The fundamental difference compared to dual stack is that there is no technical cost to deploy it outside software updates and very little risk - aside from the dubious security benefits of NAT. Not only the core, but virtually all hardware and software on the Internet today support ipv6, but there is an enormous cost to configure it to work.

This flexibility and drop in upgradability of things like EnhancedIP comes with the significant cost of breaking the internet into 2^32 independent routing domains that prevent you for getting the full benefits of the larger address format. This is an acceptable trade off only in retrospect, after the v6 "failure".


There is a large cost to configure IPv6 because most operators have ignored IPv6, waiting for the IETF to magically get it right.

There is very little consensus within the operator community on how to deploy IPv6. The net effect is that there is an endless series of configuration options.

Which leads to having to select equipment very carefully to make sure you get an overlapping feature set.

The problem with something like encoding extra address bits in IPv4 options is that you would have to get a large group of operators on board for it to get any traction.

For example, the ISP that I use for my home internet connection give customers a static (officially 'stable') IPv4 address. It may not be beneficial for them if a next generation internet protocol would force the deployment of NAT boxes.

The downside of dual stack is that you have to manage 2 networks. The benefit it that you manage two completely separate networks. IPv4 routing has very little effect on IPv6 routing.

Merging the two, as is done for example with NAT64/DNS64, leads to network issues that many people don't understand. I think you would get the same if you mix legacy IPv4 stacks with stacks that encode extra bits in an IPv4 header option.

This is of course completely ignoring the fact that many firewalls just drop anything that has IPv4 options. So deployment may be just as an uphill battle as IPv6.
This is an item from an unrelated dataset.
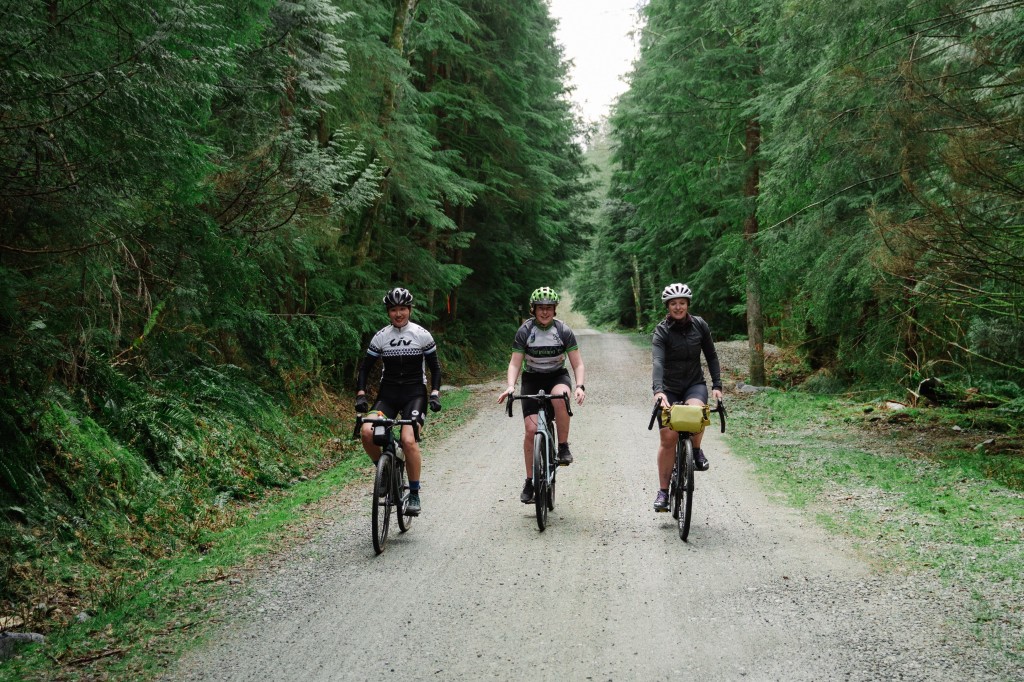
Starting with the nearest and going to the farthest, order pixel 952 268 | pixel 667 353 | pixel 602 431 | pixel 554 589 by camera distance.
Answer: pixel 554 589
pixel 667 353
pixel 952 268
pixel 602 431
> The problem with something like encoding extra address bits in IPv4 options is that you would have to get a large group of operators on board for it to get any traction.

Sure that's why you have things like IETF, to coordinate such changes. If that were to happen, the EnhancedIP option would quickly become transparent, as the core of the internet upgrades firmware in a few years. I'm not in any way proposing this to be a good idea today, let alone that it could be deployed in ad-hoc uncoordinated fashion.

> my home internet connection give customers a static (officially 'stable') IPv4 address. It may not be beneficial for them if a next generation internet protocol would force the deployment of NAT boxes.

In that case you become the owner of your own routing domain and you have the option to provide your "customers" with an extended IP address that is e2e reachable from the outside world, while NATing the rest of the legacy devices. Your ISP does not have to do anything aside from not filtering options, that's the beauty of a backwards compatible solution.

> Merging the two, as is done for example with NAT64/DNS64, leads to network issues that many people don't understand.

The complexity and fragility of something like NAT64 comes exactly from the fact that it tries to bridge two separate internets. An EnhancedIP NAT is simply a transparent router for EnhancedIP aware endpoints within the domain it controls. You can freely mix legacy and upgraded devices in your network with guaranteed interoperability and you get e2e connectivity if both end points and any NATs in the route are upgraded. The rest of the network only "sees" IPv4 traffic as far as they are concerned.